J’ai encore bouffé un livre en deux jours. Mes vacances qui s’achèvent pourraient se résumer en dormir, lire, manger, lire, dormir. J’ai quand même lavé les fenêtres de la maison en prévision de l’hiver qui les fermera toutes. J’ai aussi vécu avec mes voisins, comme à notre habitude. Une série Netflix ou Apple+ sous les yeux, des rires et des ragots. J’ai aussi aidé l’un deux avec un problème de page web. J’ai fait mon épicerie, observé les voisins. L’un deux a beaucoup rénové et s’est acheté de beaux et chers électroménagers. Un coup d’argent?
Mais la majorité du temps fut de lire des propositions sur l’interprétation de l’univers; le tout dernier livre traitait de l’histoire de la physique quantique avec un titre qui promettait peut-être plus qu’il ne pouvait en livrer: What is real?, de Alan Becker. Aussitôt la lecture terminée, je suis allé voir du côté des virulentes critiques écrites par des gens plus qualifiés que moi pour en discuter. Les précédents livres, trois de Lanza (1, 2, 3), traitant de sa proposition biocentrique, ceux de Laszlo (1, 2) proposant une version plus magico-scientifique-lyrique autour du champ akashique, m’ont renseigné et laissé sur ma faim.
L’aventure quantique est fabuleuse et la lecture du livre de Becker, mais aussi les précédents, m’a montré que tout n’est pas joué dans la compréhension du fameux pourquoi et du comment.
Au début de chaque lecture, je suis comme le jeune amoureux qui croit que son extase sera éternelle. Au milieu de la lecture, je deviens l’amant qui en redemande et qui exige. À la fin, je suis ce corps fatigué, prisonnier de sa finalité, devenu peut-être un peu plus sage, la ferveur de sa passion transformée en une vieille peau de serpent laissée au sol pour le bon plaisir de bactéries gourmandes.

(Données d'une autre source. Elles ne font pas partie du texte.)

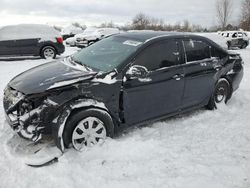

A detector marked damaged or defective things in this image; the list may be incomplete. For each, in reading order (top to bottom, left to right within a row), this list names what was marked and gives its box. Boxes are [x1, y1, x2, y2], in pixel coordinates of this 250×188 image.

shattered windshield [72, 35, 143, 72]
crushed hood [8, 58, 96, 94]
damaged black sedan [2, 32, 243, 151]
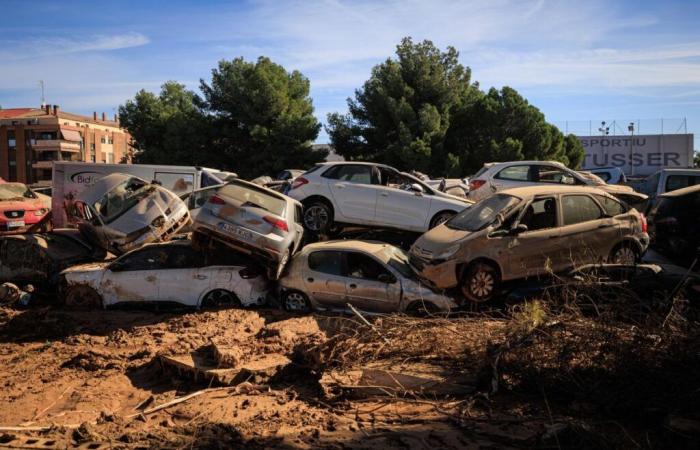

C’est un peu comme si, durant les premières pages, je me dotais d’ailes prometteuses et vibrantes jusqu’à ce que la chaleur de mon ignorance vienne brûler chaque plume qui les composent. Avec le temps, à force d’essayer de nouveau plumages, je suis parvenu à planer et ainsi adoucir la chute.
Puis j’ouvre un nième livre, ou écris quelques phrases avant de retourner dormir.
Durant les rêves, les aventures sont différentes, se réinventent. Les oiseaux sont parfois nus ou vêtus d’armures humaines. Les possibilités, les probabilités s’en donnent à cœur joie. Il y a cette intense obstination chez les poètes qui les amène à s’entourer de nuage, au réveil. Nous, les gens dits ordinaires, les physiciens qui se taisent et calculent, les imitons sans doute un petit peu. Heureux qui, sans se boucher les oreilles, réussissent à danser sur le fil ténu du mystère?
Que pourrais-je bien lire, maintenant?